We conducted a multicentric randomized trial to compare bilateral orchiectomy versus bilateral orchiectomy plus etoposide or estramustine phosphate as first-line therapy for advanced prostatic cancer (stage D2).
From January 1991 to December 1992 a total of 46 newly diagnosed cases (registered cases) of advanced (stage D2) prostatic cancer was randomized into 3 groups as follows; Group A: bilateral orchiectomy and 25 mg/day of etoposide every 2 weeks for 6 months. Group B: bilateral orchiectomy and 560 mg/day of estramustine phosphate for 6 months. Group C: bilateral orchiectomy alone. One of group A and one of group B were ineligible cases, so 44 were eligible. In the eligible cases, ages were ranged from 54 to 90 (mean of 71.2) years old. No significant difference of patients' characteristics was found among 3 groups and median follow-up period was 25 months. Response was evaluated based on the response criteria according to Japanese urological association. Specifically, a central pathologist who blinded to the treatment was employed for evaluating pathological response at six months.
Of the 44 eligible patients, 33 and 25 were evaluated for clinically and pathological analyses, respectively. Clinical response rates were 80% (12/15) of group A, 100% (4/4) of group B and 78.6% (11/14) of group C. No significant difference in the clinical response and survival rate was shown among the three groups. Significantly higher frequencies of side effects were noted in the grop B compared to the other two groups (p < 0.05) and cardiovascular complications were the most frequent in group B. Favorable pathological response was obtained in all of group B, but not statistically significant compared with 7/21 (33.3%) of response rate in group A and C. The pathological response was significantly correlated with the clinical one in all patients (p < 0.01). While 8 of 11 patients (73%) with pathological response grade 1, 2 and 3 achieved clinical PR (partial response) or CR (complete response), only 5 of 14 (36%) with grade 0 received PR or CR.

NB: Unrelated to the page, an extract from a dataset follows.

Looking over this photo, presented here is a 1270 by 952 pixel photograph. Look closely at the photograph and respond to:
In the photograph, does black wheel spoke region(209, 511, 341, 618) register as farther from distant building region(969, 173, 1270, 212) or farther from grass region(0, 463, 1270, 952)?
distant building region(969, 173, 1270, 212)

We conclude that low dose administration of etoposide or estramustine phosphate dose not improve clinical response and survival in a short term in castrated patients, but increases the adverse effects due to the drugs in these patients. In addition, the pathological evaluation at 6 months after treatment appears to reflect the clinical response at that time in newly diagnosed patients with advanced prostatic cancer.
我们进行了一项多中心随机试验,比较双侧睾丸切除术与双侧睾丸切除术加依托泊苷或磷酸雌莫司汀作为晚期前列腺癌(D2期)一线治疗的效果。
1991年1月至1992年12月,共46例新诊断的晚期(D2期)前列腺癌病例(登记病例)被随机分为3组,如下:A组:双侧睾丸切除术,每2周给予25mg/天依托泊苷,持续6个月。B组:双侧睾丸切除术,每天给予560mg磷酸雌莫司汀,持续6个月。C组:仅行双侧睾丸切除术。A组和B组各有1例不符合入选标准,因此有44例符合标准。在符合标准的病例中,年龄范围为54至90岁(平均71.2岁)。三组患者的特征无显著差异,中位随访期为25个月。根据日本泌尿外科学会的反应标准评估反应。具体而言,由一位对治疗不知情的中心病理学家在6个月时评估病理反应。
44例符合标准的患者中,分别有33例和25例接受了临床和病理分析。临床缓解率为:A组80%(12/15),B组100%(4/4),C组78.6%(11/14)。三组之间的临床反应和生存率无显著差异。与其他两组相比,B组的副作用发生率显著更高(p<0.05),且心血管并发症在B组中最为常见。B组所有患者均获得了良好的病理反应,但与A组和C组7/21(33.3%)的反应率相比无统计学意义。所有患者的病理反应与临床反应显著相关(p<0.01)。病理反应为1、2和3级的11例患者中有8例(73%)达到临床PR(部分缓解)或CR(完全缓解),而病理反应为0级的14例患者中只有5例(36%)达到PR或CR。
我们得出结论,在去势患者中,低剂量给予依托泊苷或磷酸雌莫司汀在短期内并不能改善临床反应和生存率,但会增加这些患者因药物导致的不良反应。此外,治疗后6个月的病理评估似乎反映了新诊断的晚期前列腺癌患者当时的临床反应。